*Source extract*.
#####
While in Ohio, Joseph Smith identified Jackson County, Missouri as the future and permanent place for the gathering of God’s people. Starting in 1831 and throughout the following years, many Latter-day Saints relocated from various places east to western Missouri. Meanwhile, Joseph Smith encountered insurmountable financial and dissenting membership problems in Kirtland. Leaving Ohio under the cover of darkness, Smith arrived at the Mormon settlement of Far West, Missouri in March of 1838. Over 5,000 Latter-day Saints followed close behind, more than doubling the Mormon population in the state.

 

The rapid growth of Mormons in Missouri led to political and social conflict with non-Mormons in the area. In July 1838 a prominent LDS Church leader, Sidney Rigdon, delivered a public address wherein he warned of a coming “war of extermination” the Latter-day Saints would wage against the Mormon Church’s perceived enemies. A few months later the Governor of Missouri echoed Sidney Rigdon’s threat. In an effort to reign in what he understood to be rebellion and depredations committed by the Mormon community, Governor Boggs issued an Executive Order designating the Mormons as “enemies” and calling for their removal from the state “for the public peace.” Conflicts had escalated to armed skirmishes between the Missouri State Militia and the Mormon militia, reaching its unhappy culmination at a Mormon settlement named Haun’s Mill. Here Missouri troops attacked unsuspecting and unprepared villagers, killing 18 Mormon men and boys.
#####
*Recorded data*.
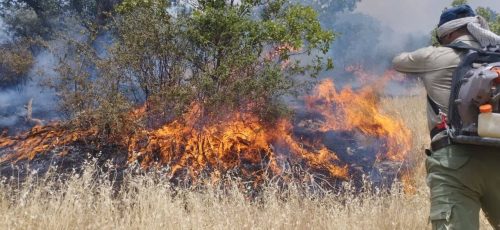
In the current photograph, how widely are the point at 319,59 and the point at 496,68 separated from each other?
#####
*What to do*.
1. Please retype the passage on the Mormons in Missouri word for word, everything from "While in Ohio, Joseph" down to "in the state.".
2. In the passage on the Mormons in Missouri, when did Joseph Smith arrive at Far West?

*Answers to the tasks*.
1.
While in Ohio, Joseph Smith identified Jackson County, Missouri as the future and permanent place for the gathering of God’s people. Starting in 1831 and throughout the following years, many Latter-day Saints relocated from various places east to western Missouri. Meanwhile, Joseph Smith encountered insurmountable financial and dissenting membership problems in Kirtland. Leaving Ohio under the cover of darkness, Smith arrived at the Mormon settlement of Far West, Missouri in March of 1838. Over 5,000 Latter-day Saints followed close behind, more than doubling the Mormon population in the state.

2. March 1838